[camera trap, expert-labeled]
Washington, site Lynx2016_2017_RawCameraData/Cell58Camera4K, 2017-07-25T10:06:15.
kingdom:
* * * * * * *
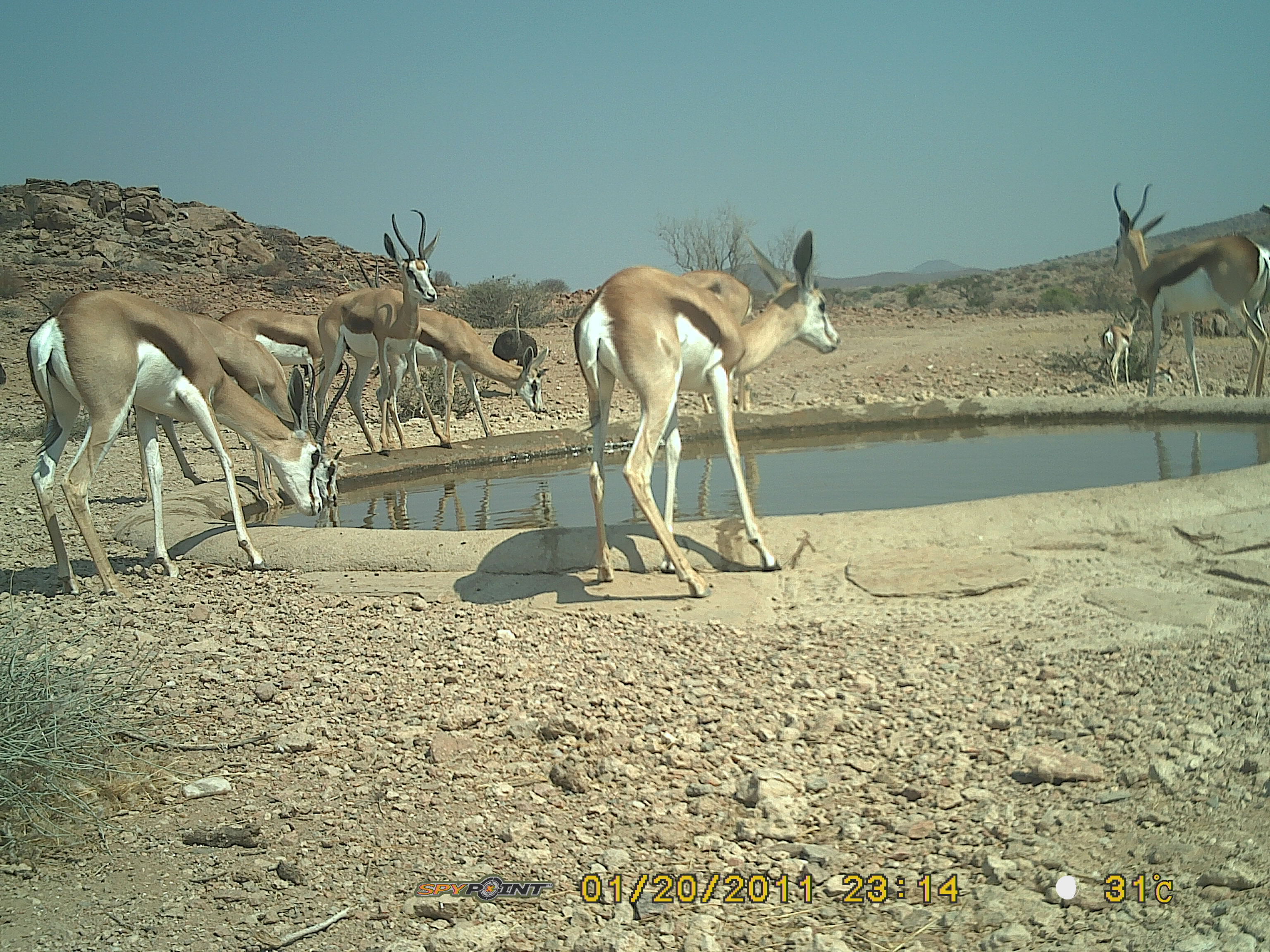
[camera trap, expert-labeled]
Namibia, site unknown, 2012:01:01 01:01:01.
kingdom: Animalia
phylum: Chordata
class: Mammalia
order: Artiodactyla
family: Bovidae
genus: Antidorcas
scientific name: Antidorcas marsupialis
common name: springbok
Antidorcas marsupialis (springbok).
* * * * * * *
> [EXERCISE REQUIREMENTS]
Please filter the listing down to lines that include the word "site".

> [RESULT BELOW]
Washington, site Lynx2016_2017_RawCameraData/Cell58Camera4K, 2017-07-25T10:06:15.
Namibia, site unknown, 2012:01:01 01:01:01.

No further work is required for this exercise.